Présence de Béchir au Tchad malgré des mandats de la CPI: la polémique enfle

22 juillet 2010 à 16h40 par La rédaction

N'DJAMENA (AFP)

La participation à un sommet régional à N'Djamena du président soudanais Omar el-Béchir, recherché par la Cour pénale internationale (CPI), a suscité jeudi une vive polémique, le Tchad ayant assuré qu'il ne sera pas inquiété malgré des appels à son interpellation.

La dernière invitation à livrer M. Béchir a émané jeudi après-midi de la Haute représentante de l'Union européenne (UE) pour les Affaires étrangères, Catherine Ashton.Elle a exhorté "le Tchad à respecter ses obligations dans le cadre du droit international" et l'a appelé "à arrêter et à déférer ceux qui sont inculpés par la CPI".

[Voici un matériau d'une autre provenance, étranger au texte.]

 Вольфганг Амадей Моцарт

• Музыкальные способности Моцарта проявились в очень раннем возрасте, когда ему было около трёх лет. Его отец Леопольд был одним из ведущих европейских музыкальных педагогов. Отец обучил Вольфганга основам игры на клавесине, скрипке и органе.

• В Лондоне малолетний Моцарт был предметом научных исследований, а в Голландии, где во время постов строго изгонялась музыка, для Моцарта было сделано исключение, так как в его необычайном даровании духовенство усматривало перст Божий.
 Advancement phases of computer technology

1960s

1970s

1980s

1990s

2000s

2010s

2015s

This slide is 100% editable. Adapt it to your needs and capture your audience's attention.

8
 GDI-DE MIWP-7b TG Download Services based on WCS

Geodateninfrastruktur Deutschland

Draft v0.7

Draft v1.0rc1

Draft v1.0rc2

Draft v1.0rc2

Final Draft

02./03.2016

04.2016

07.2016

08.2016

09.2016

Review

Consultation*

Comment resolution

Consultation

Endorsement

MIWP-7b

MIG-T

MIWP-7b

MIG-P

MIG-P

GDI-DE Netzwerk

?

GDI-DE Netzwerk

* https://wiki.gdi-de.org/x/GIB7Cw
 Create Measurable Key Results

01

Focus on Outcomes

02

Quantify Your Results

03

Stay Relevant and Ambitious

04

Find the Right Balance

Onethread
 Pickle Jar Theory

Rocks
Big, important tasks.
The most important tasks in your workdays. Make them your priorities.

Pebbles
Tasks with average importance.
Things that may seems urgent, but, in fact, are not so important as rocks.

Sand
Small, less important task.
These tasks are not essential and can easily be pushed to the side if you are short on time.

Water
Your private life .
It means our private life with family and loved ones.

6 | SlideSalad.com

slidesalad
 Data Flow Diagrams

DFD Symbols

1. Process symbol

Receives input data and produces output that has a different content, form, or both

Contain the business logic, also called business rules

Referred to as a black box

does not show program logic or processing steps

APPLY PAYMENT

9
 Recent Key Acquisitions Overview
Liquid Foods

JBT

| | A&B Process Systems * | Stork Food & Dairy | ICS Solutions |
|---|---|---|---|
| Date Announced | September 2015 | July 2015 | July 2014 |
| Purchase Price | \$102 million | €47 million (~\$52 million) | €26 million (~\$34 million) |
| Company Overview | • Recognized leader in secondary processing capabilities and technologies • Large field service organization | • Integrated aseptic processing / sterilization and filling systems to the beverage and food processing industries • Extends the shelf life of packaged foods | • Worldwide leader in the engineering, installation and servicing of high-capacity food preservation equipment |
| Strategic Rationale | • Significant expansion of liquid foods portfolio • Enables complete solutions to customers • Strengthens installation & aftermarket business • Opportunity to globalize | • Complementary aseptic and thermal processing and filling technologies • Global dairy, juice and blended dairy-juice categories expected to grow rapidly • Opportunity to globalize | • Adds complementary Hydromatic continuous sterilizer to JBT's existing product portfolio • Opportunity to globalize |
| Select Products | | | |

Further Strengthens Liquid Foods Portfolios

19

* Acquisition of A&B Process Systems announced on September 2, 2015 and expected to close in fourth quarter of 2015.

Omar el-Béchir est arrivé mercredi après-midi à N'Djamena pour le sommet de la Communauté des Etats sahélo-sahariens (Cen-Sad), qui doit s'ouvrir jeudi soir.

Avec son homologue tchadien Idriss Deby Itno, il avait magnifié la nouvelle tournure prise par leurs relations depuis l'accord signé en janvier, visant une "normalisation" de la situation après cinq ans de guerres par rébellions interposées.En gage de bonne foi, chacun a récemment refoulé ou expulsé des chefs rebelles au voisin.

Depuis lors, N'Djamena suit la position de l'Union africaine (UA), qui a décidé de ne pas coopérer avec la CPI après l'émission en mars 2009 d'un premier mandat d'arrêt contre M. Béchir pour crimes de guerre et contre l'humanité au Darfour, région de l'ouest du Soudan en guerre civile depuis sept ans (300.000 morts selon l'ONU, 10.000 d'après Khartoum).

L'UA a maintenu cette position après le second mandat de la CPI, lancé ce mois-ci, pour génocide au Darfour.

Mercredi, le ministre tchadien de l'Intérieur, Ahmat Mahamat Bachir avait assuré que M. Béchir ne serait pas arrêté durant son séjour à N'Djamena, martelant que le Tchad ne dépendait pas "des injonctions des organisations internationales."

Pour l'analyste tchadien Mbaïré Dessingar, cette décision relève "de la +realpolitik+.Le Tchad tient d'abord compte de ses intérêts".

"Le président Béchir ne devrait pas être fier.Il reste un suspect en fuite.(...) C'est juste une question de temps, il devra tôt ou tard se rendre à La Haye et faire face à la justice", a réagi jeudi le procureur de la CPI, Luis Moreno-Ocampo.

Le Tchad a ratifié le statut de Rome - fondateur de la CPI - qui l'oblige à coopérer avec la Cour", avait souligné la veille CPI, de même que le gouvernement américain.Les ONG Human Rights Watch (HRW) et Amnesty International ont demandé à N'Djamena de livrer M. Béchir à la Cour.

Au Tchad, des voix se sont aussi élevées jeudi en faveur de l'arrestation du président soudanais, mais l'homme de la rue estimait généralement que sa visite était une chance de vraie paix entre les deux voisins.

Dans un communiqué, le Collectif des associations de défense des droits de l'Homme (CADH), s'en est dit indigné et a réclamé l'arrestation de Béchir "pour le mettre à la disposition de la CPI".

"Le Tchad montre qu'il est pour l'impunité en laissant el-Béchir venir à N'Djamena", a estimé un de ses membres, Maxime Naguilem.

L'opposant Toko Manassé, président de la Convention nationale pour la paix et le Développement du Tchad (CNPDT), a jugé "anormal" que le Tchad ne respecte pas les conventions internationales qu'il ratifie.

En acceptant la visite de Béchir, "le Tchad fait comprendre à l'opinion qu'il est complice de ce qui s'est passé au Darfour et dans l'est du Tchad", théâtre d'attaques armées dont certaines ont été attribuées à des milices soudanaises, a dit M. Manassé.

Jonas Issa, fonctionnaire, n'est pas du même avis."Si (la venue de Béchir au Tchad) c'est pour la paix, pourquoi pas?", se demande-t-il.